Más atracones y consumo concentrado

Pese al descenso del consumo regular, los hábitos de consumo han experimentado cambios importantes. Entre quienes beben alcohol de forma habitual, la cantidad ingerida se concentra cada vez más durante los fines de semana. De hecho, el volumen medio consumido en esos días llega a triplicar el registrado durante las jornadas laborables.

Especial preocupación generan los episodios de consumo intensivo, conocidos como atracones, caracterizados por la ingesta de grandes cantidades de alcohol en un corto espacio de tiempo. En 2023, el 16,7 % de la población reconoció haber protagonizado al menos un episodio de este tipo durante los doce meses anteriores.

Aunque esta práctica continúa siendo más frecuente entre los hombres, el informe detecta un incremento entre las personas de 25 a 64 años y también en determinados grupos de mujeres jóvenes, una evolución que Sanidad considera relevante desde el punto de vista de la salud pública.

El análisis revela además diferencias significativas según variables sociales y demográficas. Entre los hombres, los mayores niveles de consumo y los patrones de riesgo se concentran en personas con menor nivel educativo, desempleadas o jubiladas. En cambio, entre las mujeres, las prevalencias más elevadas de consumo se observan entre aquellas con estudios superiores, empleo y una posición socioeconómica más favorable.

La cerveza continúa siendo la bebida alcohólica preferida en la mayoría de los grupos de edad, mientras que el vino mantiene una mayor presencia entre las personas mayores de 65 años, reflejando diferencias generacionales en los hábitos de consumo.
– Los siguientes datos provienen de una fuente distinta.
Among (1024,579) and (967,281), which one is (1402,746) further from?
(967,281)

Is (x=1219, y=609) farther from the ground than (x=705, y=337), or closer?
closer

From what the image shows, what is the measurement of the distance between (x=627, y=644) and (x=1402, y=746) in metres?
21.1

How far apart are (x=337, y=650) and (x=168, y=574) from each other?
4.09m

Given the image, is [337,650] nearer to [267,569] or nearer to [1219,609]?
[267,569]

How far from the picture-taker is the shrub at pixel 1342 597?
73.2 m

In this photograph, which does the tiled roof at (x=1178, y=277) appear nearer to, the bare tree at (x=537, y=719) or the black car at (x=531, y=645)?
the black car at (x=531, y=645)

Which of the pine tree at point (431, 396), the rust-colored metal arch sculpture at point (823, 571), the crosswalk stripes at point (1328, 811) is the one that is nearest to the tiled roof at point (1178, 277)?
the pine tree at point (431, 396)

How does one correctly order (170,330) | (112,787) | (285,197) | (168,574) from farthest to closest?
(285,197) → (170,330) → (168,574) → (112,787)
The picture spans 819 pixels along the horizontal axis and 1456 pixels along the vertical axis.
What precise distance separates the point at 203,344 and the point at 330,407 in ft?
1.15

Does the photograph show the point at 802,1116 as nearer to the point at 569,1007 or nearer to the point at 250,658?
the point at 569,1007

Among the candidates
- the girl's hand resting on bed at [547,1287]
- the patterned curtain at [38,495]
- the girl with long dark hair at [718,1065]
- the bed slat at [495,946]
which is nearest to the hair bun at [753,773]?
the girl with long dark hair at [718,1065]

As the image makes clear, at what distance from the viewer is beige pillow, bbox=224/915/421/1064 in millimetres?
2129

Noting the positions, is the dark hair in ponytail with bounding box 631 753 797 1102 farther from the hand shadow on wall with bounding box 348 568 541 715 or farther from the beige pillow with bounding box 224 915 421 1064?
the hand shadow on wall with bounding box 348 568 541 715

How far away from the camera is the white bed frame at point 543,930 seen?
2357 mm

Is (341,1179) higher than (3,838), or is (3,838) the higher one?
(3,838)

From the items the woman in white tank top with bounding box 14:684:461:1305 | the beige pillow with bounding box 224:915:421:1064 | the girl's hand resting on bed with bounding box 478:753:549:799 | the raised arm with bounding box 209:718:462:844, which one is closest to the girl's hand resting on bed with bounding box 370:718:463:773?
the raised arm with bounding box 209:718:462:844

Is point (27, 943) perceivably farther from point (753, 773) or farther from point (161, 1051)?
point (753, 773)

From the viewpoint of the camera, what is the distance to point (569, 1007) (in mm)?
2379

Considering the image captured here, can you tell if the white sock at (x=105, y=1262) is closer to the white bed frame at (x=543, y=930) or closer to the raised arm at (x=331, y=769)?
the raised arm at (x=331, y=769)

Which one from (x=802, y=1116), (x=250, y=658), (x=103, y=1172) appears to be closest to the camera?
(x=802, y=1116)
Ante estos resultados, el Ministerio de Sanidad insiste en la necesidad de reforzar las políticas de prevención y reducción de daños asociados al alcohol. El objetivo es desarrollar estrategias adaptadas a los distintos perfiles de población, con especial atención a la infancia, la adolescencia y los colectivos más vulnerables, incorporando además la perspectiva de género y los determinantes sociales de la salud.